What to work on
A. State whether each statement below agrees with the reflector antenna text, answering yes or no and quoting the deciding words of the text: (i) The phase shifter 42 obtains a bias voltage through the first signal line L1. (ii) The radiation patch 41 and the phase shifter 42 are arranged on different layers. (iii) In the simulation diagrams corresponding to FIG. 5 and FIG. 7, the abscissa represents a phase.
B. Extend the reflector antenna text beyond its final sentence.
═════ Provided text
Optionally, the antenna is a reflector antenna. When an electromagnetic wave signal emitted by an external feed source is directed to the reflector antenna 100, the radiation patch 41 in the antenna 100 acts as a secondary radiation source. After the radiation patch 41 receives the electromagnetic wave, the electromagnetic wave oscillates in a space formed by the radiation patch 41, the phase shifter 42, the dielectric functional layer 30 and the ground layer 21 and radiates the electromagnetic wave in a direction opposite to an incident direction. When a bias voltage is supplied to the phase shifter 42 through the first signal line L1, an electric field is generated between the phase shifter 42 and the ground layer 21 to drive liquid crystal molecules in the liquid crystal layer to deflect and change the dielectric constant of the liquid crystal layer. Therefore, a coupling effect between the radiation patch 41 and the phase shifter 42 is changed, so that an initial phase of an electromagnetic signal transmitted on the radiation patch 41 is changed. A phase shift function and a beam control of the electromagnetic signal are realized according to a relationship between a beam pointing and an excitation phase. In the present disclosure, the radiation patch 41 for radiating an electromagnetic wave and the phase shifter 42 for shifting a phase are arranged on a same layer. The phase shifter 42 surrounds the radiation patch 41, and the phase shifter 42 obtains a bias voltage through the first signal line L1. Compared with a complex structure of the antenna in a related art, in the embodiment, integrating the radiating patch 41 and the phase shifter 42 in the radiation layer can realize a phase shifting function without introducing a complicated feeding network layer into the antenna, thereby facilitating an antenna design.

FIG. 4 illustrates a planar view of the radiation unit 40 in an antenna provided by an embodiment of the present disclosure. FIG. 5 illustrates a simulation diagram corresponding to the radiation unit 40 in FIG. 4. In an optional embodiment, the phase shifter 42 is a continuous ring structure. FIG. 6 illustrates a planar view of the radiation unit 40 after the phase shifter 42 is cut off consistent with various embodiments of the present disclosure. FIG. 7 illustrates a simulation diagram corresponding to the radiation unit 40 in FIG. 6. In the simulation diagrams corresponding to FIG. 5 and FIG. 7, an abscissa represents a frequency, an ordinate represents a phase, and different curves (specially curves 1-5) respectively represent different bias voltages provided to a phase shifter. When a dielectric constant of a dielectric functional layer changes, a reflection phase changes with different dielectric constants to generate a phase change curve (phase-frequency curve), i.e., different curves correspond to different dielectric constants.
══════════
═════ Data records
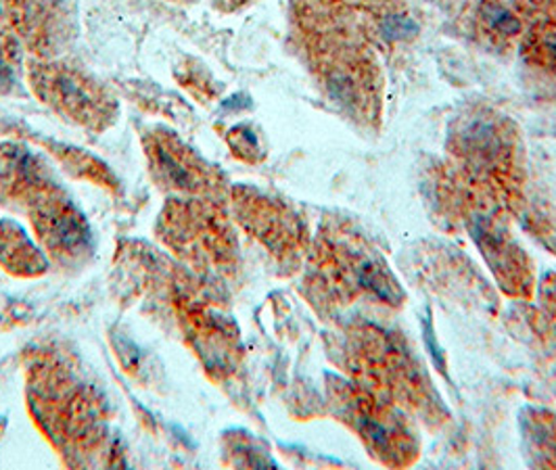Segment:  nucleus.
Returning <instances> with one entry per match:
<instances>
[{
    "label": "nucleus",
    "instance_id": "1",
    "mask_svg": "<svg viewBox=\"0 0 556 470\" xmlns=\"http://www.w3.org/2000/svg\"><path fill=\"white\" fill-rule=\"evenodd\" d=\"M325 4H333V7H364V4H375L381 0H320Z\"/></svg>",
    "mask_w": 556,
    "mask_h": 470
},
{
    "label": "nucleus",
    "instance_id": "2",
    "mask_svg": "<svg viewBox=\"0 0 556 470\" xmlns=\"http://www.w3.org/2000/svg\"><path fill=\"white\" fill-rule=\"evenodd\" d=\"M220 4H224L226 9H237V7H243V4H248L251 0H218Z\"/></svg>",
    "mask_w": 556,
    "mask_h": 470
}]
</instances>
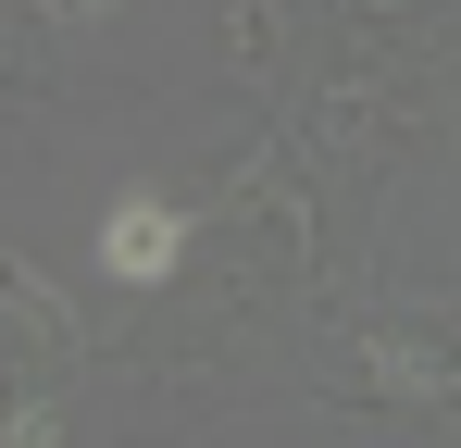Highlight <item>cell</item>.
<instances>
[{
  "mask_svg": "<svg viewBox=\"0 0 461 448\" xmlns=\"http://www.w3.org/2000/svg\"><path fill=\"white\" fill-rule=\"evenodd\" d=\"M100 262H113L125 287H162V274L187 262V224L162 212V200H113V224H100Z\"/></svg>",
  "mask_w": 461,
  "mask_h": 448,
  "instance_id": "6da1fadb",
  "label": "cell"
}]
</instances>
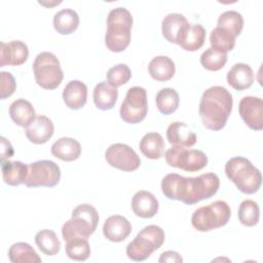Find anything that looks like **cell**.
<instances>
[{
    "instance_id": "cell-1",
    "label": "cell",
    "mask_w": 263,
    "mask_h": 263,
    "mask_svg": "<svg viewBox=\"0 0 263 263\" xmlns=\"http://www.w3.org/2000/svg\"><path fill=\"white\" fill-rule=\"evenodd\" d=\"M219 187V177L214 173H206L197 177L167 174L161 181V190L165 197L180 200L186 204H194L211 198L217 193Z\"/></svg>"
},
{
    "instance_id": "cell-2",
    "label": "cell",
    "mask_w": 263,
    "mask_h": 263,
    "mask_svg": "<svg viewBox=\"0 0 263 263\" xmlns=\"http://www.w3.org/2000/svg\"><path fill=\"white\" fill-rule=\"evenodd\" d=\"M232 105V96L225 87L215 85L205 89L198 108L203 125L211 130L222 129L231 113Z\"/></svg>"
},
{
    "instance_id": "cell-3",
    "label": "cell",
    "mask_w": 263,
    "mask_h": 263,
    "mask_svg": "<svg viewBox=\"0 0 263 263\" xmlns=\"http://www.w3.org/2000/svg\"><path fill=\"white\" fill-rule=\"evenodd\" d=\"M133 27L132 13L124 7H116L109 11L107 16V32L105 44L110 51L121 52L130 42Z\"/></svg>"
},
{
    "instance_id": "cell-4",
    "label": "cell",
    "mask_w": 263,
    "mask_h": 263,
    "mask_svg": "<svg viewBox=\"0 0 263 263\" xmlns=\"http://www.w3.org/2000/svg\"><path fill=\"white\" fill-rule=\"evenodd\" d=\"M225 174L242 193L253 194L261 187L262 176L260 171L245 157L235 156L227 160Z\"/></svg>"
},
{
    "instance_id": "cell-5",
    "label": "cell",
    "mask_w": 263,
    "mask_h": 263,
    "mask_svg": "<svg viewBox=\"0 0 263 263\" xmlns=\"http://www.w3.org/2000/svg\"><path fill=\"white\" fill-rule=\"evenodd\" d=\"M99 214L89 203L77 205L72 211V217L62 227V235L65 241L73 237L88 238L97 229Z\"/></svg>"
},
{
    "instance_id": "cell-6",
    "label": "cell",
    "mask_w": 263,
    "mask_h": 263,
    "mask_svg": "<svg viewBox=\"0 0 263 263\" xmlns=\"http://www.w3.org/2000/svg\"><path fill=\"white\" fill-rule=\"evenodd\" d=\"M164 242V231L157 225L144 227L127 245L126 255L134 261H144Z\"/></svg>"
},
{
    "instance_id": "cell-7",
    "label": "cell",
    "mask_w": 263,
    "mask_h": 263,
    "mask_svg": "<svg viewBox=\"0 0 263 263\" xmlns=\"http://www.w3.org/2000/svg\"><path fill=\"white\" fill-rule=\"evenodd\" d=\"M231 216V210L224 200H216L194 211L191 217L192 226L200 232L225 226Z\"/></svg>"
},
{
    "instance_id": "cell-8",
    "label": "cell",
    "mask_w": 263,
    "mask_h": 263,
    "mask_svg": "<svg viewBox=\"0 0 263 263\" xmlns=\"http://www.w3.org/2000/svg\"><path fill=\"white\" fill-rule=\"evenodd\" d=\"M33 72L37 84L44 89L57 88L64 78L59 59L49 51H42L36 55Z\"/></svg>"
},
{
    "instance_id": "cell-9",
    "label": "cell",
    "mask_w": 263,
    "mask_h": 263,
    "mask_svg": "<svg viewBox=\"0 0 263 263\" xmlns=\"http://www.w3.org/2000/svg\"><path fill=\"white\" fill-rule=\"evenodd\" d=\"M165 161L170 166L185 172H197L208 164V156L198 149H187L182 146H173L165 151Z\"/></svg>"
},
{
    "instance_id": "cell-10",
    "label": "cell",
    "mask_w": 263,
    "mask_h": 263,
    "mask_svg": "<svg viewBox=\"0 0 263 263\" xmlns=\"http://www.w3.org/2000/svg\"><path fill=\"white\" fill-rule=\"evenodd\" d=\"M147 111L148 101L146 89L141 86L128 88L119 110L121 119L126 123H139L146 117Z\"/></svg>"
},
{
    "instance_id": "cell-11",
    "label": "cell",
    "mask_w": 263,
    "mask_h": 263,
    "mask_svg": "<svg viewBox=\"0 0 263 263\" xmlns=\"http://www.w3.org/2000/svg\"><path fill=\"white\" fill-rule=\"evenodd\" d=\"M25 182L27 187H54L61 179L60 166L52 160H37L30 163Z\"/></svg>"
},
{
    "instance_id": "cell-12",
    "label": "cell",
    "mask_w": 263,
    "mask_h": 263,
    "mask_svg": "<svg viewBox=\"0 0 263 263\" xmlns=\"http://www.w3.org/2000/svg\"><path fill=\"white\" fill-rule=\"evenodd\" d=\"M105 158L111 166L123 172L136 171L141 164V159L136 151L122 143L110 145L105 152Z\"/></svg>"
},
{
    "instance_id": "cell-13",
    "label": "cell",
    "mask_w": 263,
    "mask_h": 263,
    "mask_svg": "<svg viewBox=\"0 0 263 263\" xmlns=\"http://www.w3.org/2000/svg\"><path fill=\"white\" fill-rule=\"evenodd\" d=\"M238 112L245 123L254 130L263 128V101L258 97H243L238 105Z\"/></svg>"
},
{
    "instance_id": "cell-14",
    "label": "cell",
    "mask_w": 263,
    "mask_h": 263,
    "mask_svg": "<svg viewBox=\"0 0 263 263\" xmlns=\"http://www.w3.org/2000/svg\"><path fill=\"white\" fill-rule=\"evenodd\" d=\"M28 57V46L21 40L0 43V67H4L6 65L20 66L27 61Z\"/></svg>"
},
{
    "instance_id": "cell-15",
    "label": "cell",
    "mask_w": 263,
    "mask_h": 263,
    "mask_svg": "<svg viewBox=\"0 0 263 263\" xmlns=\"http://www.w3.org/2000/svg\"><path fill=\"white\" fill-rule=\"evenodd\" d=\"M188 26L189 23L182 13L172 12L163 17L161 22V32L168 42L179 45Z\"/></svg>"
},
{
    "instance_id": "cell-16",
    "label": "cell",
    "mask_w": 263,
    "mask_h": 263,
    "mask_svg": "<svg viewBox=\"0 0 263 263\" xmlns=\"http://www.w3.org/2000/svg\"><path fill=\"white\" fill-rule=\"evenodd\" d=\"M132 232L129 221L120 215H113L106 219L103 225L104 236L113 242L123 241Z\"/></svg>"
},
{
    "instance_id": "cell-17",
    "label": "cell",
    "mask_w": 263,
    "mask_h": 263,
    "mask_svg": "<svg viewBox=\"0 0 263 263\" xmlns=\"http://www.w3.org/2000/svg\"><path fill=\"white\" fill-rule=\"evenodd\" d=\"M158 201L149 191L140 190L132 198V209L136 216L144 219L154 217L158 212Z\"/></svg>"
},
{
    "instance_id": "cell-18",
    "label": "cell",
    "mask_w": 263,
    "mask_h": 263,
    "mask_svg": "<svg viewBox=\"0 0 263 263\" xmlns=\"http://www.w3.org/2000/svg\"><path fill=\"white\" fill-rule=\"evenodd\" d=\"M54 127L52 121L45 115H37L34 121L26 127L28 140L34 144H44L53 135Z\"/></svg>"
},
{
    "instance_id": "cell-19",
    "label": "cell",
    "mask_w": 263,
    "mask_h": 263,
    "mask_svg": "<svg viewBox=\"0 0 263 263\" xmlns=\"http://www.w3.org/2000/svg\"><path fill=\"white\" fill-rule=\"evenodd\" d=\"M166 139L173 146L191 147L196 143V135L185 122H172L166 128Z\"/></svg>"
},
{
    "instance_id": "cell-20",
    "label": "cell",
    "mask_w": 263,
    "mask_h": 263,
    "mask_svg": "<svg viewBox=\"0 0 263 263\" xmlns=\"http://www.w3.org/2000/svg\"><path fill=\"white\" fill-rule=\"evenodd\" d=\"M63 100L69 109H81L87 100V86L80 80L69 81L64 87Z\"/></svg>"
},
{
    "instance_id": "cell-21",
    "label": "cell",
    "mask_w": 263,
    "mask_h": 263,
    "mask_svg": "<svg viewBox=\"0 0 263 263\" xmlns=\"http://www.w3.org/2000/svg\"><path fill=\"white\" fill-rule=\"evenodd\" d=\"M228 84L236 90H243L249 87L254 82V72L253 69L243 63L234 64L227 73Z\"/></svg>"
},
{
    "instance_id": "cell-22",
    "label": "cell",
    "mask_w": 263,
    "mask_h": 263,
    "mask_svg": "<svg viewBox=\"0 0 263 263\" xmlns=\"http://www.w3.org/2000/svg\"><path fill=\"white\" fill-rule=\"evenodd\" d=\"M8 113L12 121L22 127H28L36 118L32 104L25 99H17L11 103Z\"/></svg>"
},
{
    "instance_id": "cell-23",
    "label": "cell",
    "mask_w": 263,
    "mask_h": 263,
    "mask_svg": "<svg viewBox=\"0 0 263 263\" xmlns=\"http://www.w3.org/2000/svg\"><path fill=\"white\" fill-rule=\"evenodd\" d=\"M50 152L63 161H74L81 154V146L76 139L64 137L52 144Z\"/></svg>"
},
{
    "instance_id": "cell-24",
    "label": "cell",
    "mask_w": 263,
    "mask_h": 263,
    "mask_svg": "<svg viewBox=\"0 0 263 263\" xmlns=\"http://www.w3.org/2000/svg\"><path fill=\"white\" fill-rule=\"evenodd\" d=\"M1 171L3 181L10 186H18L25 184L29 166L22 161H1Z\"/></svg>"
},
{
    "instance_id": "cell-25",
    "label": "cell",
    "mask_w": 263,
    "mask_h": 263,
    "mask_svg": "<svg viewBox=\"0 0 263 263\" xmlns=\"http://www.w3.org/2000/svg\"><path fill=\"white\" fill-rule=\"evenodd\" d=\"M92 98L98 109L103 111L110 110L117 102L118 90L116 87L110 85L107 81H101L95 86Z\"/></svg>"
},
{
    "instance_id": "cell-26",
    "label": "cell",
    "mask_w": 263,
    "mask_h": 263,
    "mask_svg": "<svg viewBox=\"0 0 263 263\" xmlns=\"http://www.w3.org/2000/svg\"><path fill=\"white\" fill-rule=\"evenodd\" d=\"M148 71L150 76L156 81H167L173 78L176 72L175 63L166 55L153 58L149 65Z\"/></svg>"
},
{
    "instance_id": "cell-27",
    "label": "cell",
    "mask_w": 263,
    "mask_h": 263,
    "mask_svg": "<svg viewBox=\"0 0 263 263\" xmlns=\"http://www.w3.org/2000/svg\"><path fill=\"white\" fill-rule=\"evenodd\" d=\"M53 28L62 35H69L73 33L79 25L78 13L71 8H64L55 12L53 15Z\"/></svg>"
},
{
    "instance_id": "cell-28",
    "label": "cell",
    "mask_w": 263,
    "mask_h": 263,
    "mask_svg": "<svg viewBox=\"0 0 263 263\" xmlns=\"http://www.w3.org/2000/svg\"><path fill=\"white\" fill-rule=\"evenodd\" d=\"M139 148L144 156L149 159H159L164 152V141L160 134L147 133L141 139Z\"/></svg>"
},
{
    "instance_id": "cell-29",
    "label": "cell",
    "mask_w": 263,
    "mask_h": 263,
    "mask_svg": "<svg viewBox=\"0 0 263 263\" xmlns=\"http://www.w3.org/2000/svg\"><path fill=\"white\" fill-rule=\"evenodd\" d=\"M205 40V29L200 24H189L179 45L187 51L199 49Z\"/></svg>"
},
{
    "instance_id": "cell-30",
    "label": "cell",
    "mask_w": 263,
    "mask_h": 263,
    "mask_svg": "<svg viewBox=\"0 0 263 263\" xmlns=\"http://www.w3.org/2000/svg\"><path fill=\"white\" fill-rule=\"evenodd\" d=\"M8 258L12 263H40L42 260L35 250L27 242H15L8 251Z\"/></svg>"
},
{
    "instance_id": "cell-31",
    "label": "cell",
    "mask_w": 263,
    "mask_h": 263,
    "mask_svg": "<svg viewBox=\"0 0 263 263\" xmlns=\"http://www.w3.org/2000/svg\"><path fill=\"white\" fill-rule=\"evenodd\" d=\"M155 101L158 111L161 114L170 115L178 109L180 98L176 89L171 87H164L157 92Z\"/></svg>"
},
{
    "instance_id": "cell-32",
    "label": "cell",
    "mask_w": 263,
    "mask_h": 263,
    "mask_svg": "<svg viewBox=\"0 0 263 263\" xmlns=\"http://www.w3.org/2000/svg\"><path fill=\"white\" fill-rule=\"evenodd\" d=\"M35 242L39 250L47 256H54L61 250V241L54 231L50 229H43L37 232Z\"/></svg>"
},
{
    "instance_id": "cell-33",
    "label": "cell",
    "mask_w": 263,
    "mask_h": 263,
    "mask_svg": "<svg viewBox=\"0 0 263 263\" xmlns=\"http://www.w3.org/2000/svg\"><path fill=\"white\" fill-rule=\"evenodd\" d=\"M210 43L214 50L227 53L233 49L235 45V37L230 32L220 27H216L210 34Z\"/></svg>"
},
{
    "instance_id": "cell-34",
    "label": "cell",
    "mask_w": 263,
    "mask_h": 263,
    "mask_svg": "<svg viewBox=\"0 0 263 263\" xmlns=\"http://www.w3.org/2000/svg\"><path fill=\"white\" fill-rule=\"evenodd\" d=\"M65 251L67 256L75 261H85L90 255V247L87 238L80 236L67 240Z\"/></svg>"
},
{
    "instance_id": "cell-35",
    "label": "cell",
    "mask_w": 263,
    "mask_h": 263,
    "mask_svg": "<svg viewBox=\"0 0 263 263\" xmlns=\"http://www.w3.org/2000/svg\"><path fill=\"white\" fill-rule=\"evenodd\" d=\"M230 32L235 38L241 33L243 27V17L236 10H227L219 15L218 26Z\"/></svg>"
},
{
    "instance_id": "cell-36",
    "label": "cell",
    "mask_w": 263,
    "mask_h": 263,
    "mask_svg": "<svg viewBox=\"0 0 263 263\" xmlns=\"http://www.w3.org/2000/svg\"><path fill=\"white\" fill-rule=\"evenodd\" d=\"M260 210L256 201L252 199L242 200L238 208V220L248 227L255 226L259 222Z\"/></svg>"
},
{
    "instance_id": "cell-37",
    "label": "cell",
    "mask_w": 263,
    "mask_h": 263,
    "mask_svg": "<svg viewBox=\"0 0 263 263\" xmlns=\"http://www.w3.org/2000/svg\"><path fill=\"white\" fill-rule=\"evenodd\" d=\"M227 62V53L214 50L212 47L205 49L200 55V64L210 71H218L222 69Z\"/></svg>"
},
{
    "instance_id": "cell-38",
    "label": "cell",
    "mask_w": 263,
    "mask_h": 263,
    "mask_svg": "<svg viewBox=\"0 0 263 263\" xmlns=\"http://www.w3.org/2000/svg\"><path fill=\"white\" fill-rule=\"evenodd\" d=\"M107 82L113 87L125 84L132 77V72L126 64H118L110 68L106 74Z\"/></svg>"
},
{
    "instance_id": "cell-39",
    "label": "cell",
    "mask_w": 263,
    "mask_h": 263,
    "mask_svg": "<svg viewBox=\"0 0 263 263\" xmlns=\"http://www.w3.org/2000/svg\"><path fill=\"white\" fill-rule=\"evenodd\" d=\"M0 98L4 100L14 92L16 88V83L13 75L5 71H2L0 73Z\"/></svg>"
},
{
    "instance_id": "cell-40",
    "label": "cell",
    "mask_w": 263,
    "mask_h": 263,
    "mask_svg": "<svg viewBox=\"0 0 263 263\" xmlns=\"http://www.w3.org/2000/svg\"><path fill=\"white\" fill-rule=\"evenodd\" d=\"M13 148L8 140L1 137V161H5L13 155Z\"/></svg>"
},
{
    "instance_id": "cell-41",
    "label": "cell",
    "mask_w": 263,
    "mask_h": 263,
    "mask_svg": "<svg viewBox=\"0 0 263 263\" xmlns=\"http://www.w3.org/2000/svg\"><path fill=\"white\" fill-rule=\"evenodd\" d=\"M158 262H175V263H181L183 262L182 257L179 255V253L175 252V251H166L163 252L159 259Z\"/></svg>"
}]
</instances>
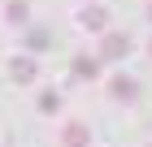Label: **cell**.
Masks as SVG:
<instances>
[{
  "instance_id": "obj_1",
  "label": "cell",
  "mask_w": 152,
  "mask_h": 147,
  "mask_svg": "<svg viewBox=\"0 0 152 147\" xmlns=\"http://www.w3.org/2000/svg\"><path fill=\"white\" fill-rule=\"evenodd\" d=\"M126 48H130L126 35H109V39H104V52H109V56H126Z\"/></svg>"
},
{
  "instance_id": "obj_2",
  "label": "cell",
  "mask_w": 152,
  "mask_h": 147,
  "mask_svg": "<svg viewBox=\"0 0 152 147\" xmlns=\"http://www.w3.org/2000/svg\"><path fill=\"white\" fill-rule=\"evenodd\" d=\"M13 78H18V82H31V78H35V61H13Z\"/></svg>"
},
{
  "instance_id": "obj_3",
  "label": "cell",
  "mask_w": 152,
  "mask_h": 147,
  "mask_svg": "<svg viewBox=\"0 0 152 147\" xmlns=\"http://www.w3.org/2000/svg\"><path fill=\"white\" fill-rule=\"evenodd\" d=\"M113 95L117 100H135V82L130 78H113Z\"/></svg>"
},
{
  "instance_id": "obj_4",
  "label": "cell",
  "mask_w": 152,
  "mask_h": 147,
  "mask_svg": "<svg viewBox=\"0 0 152 147\" xmlns=\"http://www.w3.org/2000/svg\"><path fill=\"white\" fill-rule=\"evenodd\" d=\"M83 22L91 26V30H104V22H109V17H104V9H87V13H83Z\"/></svg>"
},
{
  "instance_id": "obj_5",
  "label": "cell",
  "mask_w": 152,
  "mask_h": 147,
  "mask_svg": "<svg viewBox=\"0 0 152 147\" xmlns=\"http://www.w3.org/2000/svg\"><path fill=\"white\" fill-rule=\"evenodd\" d=\"M65 143L70 147H87V130H83V125H70V130H65Z\"/></svg>"
},
{
  "instance_id": "obj_6",
  "label": "cell",
  "mask_w": 152,
  "mask_h": 147,
  "mask_svg": "<svg viewBox=\"0 0 152 147\" xmlns=\"http://www.w3.org/2000/svg\"><path fill=\"white\" fill-rule=\"evenodd\" d=\"M78 74H87V78H91V74H96V61H87V56H78Z\"/></svg>"
}]
</instances>
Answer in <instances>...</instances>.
══════════
Answers by task
A.
(i) Yes: "the phase shifter 42 obtains a bias voltage through the first signal line L1"
(ii) No: "the radiation patch 41 for radiating an electromagnetic wave and the phase shifter 42 for shifting a phase are arranged on a same layer"
(iii) No: "an abscissa represents a frequency, an ordinate represents a phase"

B.
In the embodiment, when a bias voltage is provided to the phase shifter 42, the dielectric constant of the dielectric functional layer 30 changes, and a coupling capacitance between the phase shifter 42 and the radiation patch 41 inside the phase shifter 42 changes, so that a phase of an electromagnetic wave signal transmitted on the radiation patch 41 changes, realizing a phase shifting function. It should be noted that an electromagnetic wave signal received by the radiation patch 41 is an electromagnetic wave signal emitted by an external feed source. Referring to FIG. 6, assuming that a bias voltage corresponding to curve 1 is V1, a bias voltage corresponding to curve 2 is V2, a bias voltage corresponding to curve 3 is V3, a bias voltage corresponding to curve 4 is V4, bias voltage corresponding to curve 5 is V5, and V5>V4>V3>V2>V1, when the phase shifter 42 is a continuous ring structure, at a same frequency, as dielectric constants corresponding to the five curves change, a reflection phase also changes accordingly, so that a phase adjustment of a reflected electromagnetic wave can be realized. After the phase shifter 42 is cut off, referring to FIG. 6 and FIG. 7, even though different curves correspond to different bias voltages, the dielectric constant changes, but the reflection phase hardly changes. That is, if the phase shifter 42 is cut off, the antenna does no longer have a phase modulation function, a degree of phase shift in a working frequency band of the antenna is obviously reduced, and a phase adjustment function of the radiation unit 40 basically disappears. Therefore, in one embodiment, the phase shifter 42 is arranged as a continuous ring structure, which can effectively adjust a phase of the reflected electromagnetic wave and satisfy a phase shifting function of the antenna within a normal bandwidth range.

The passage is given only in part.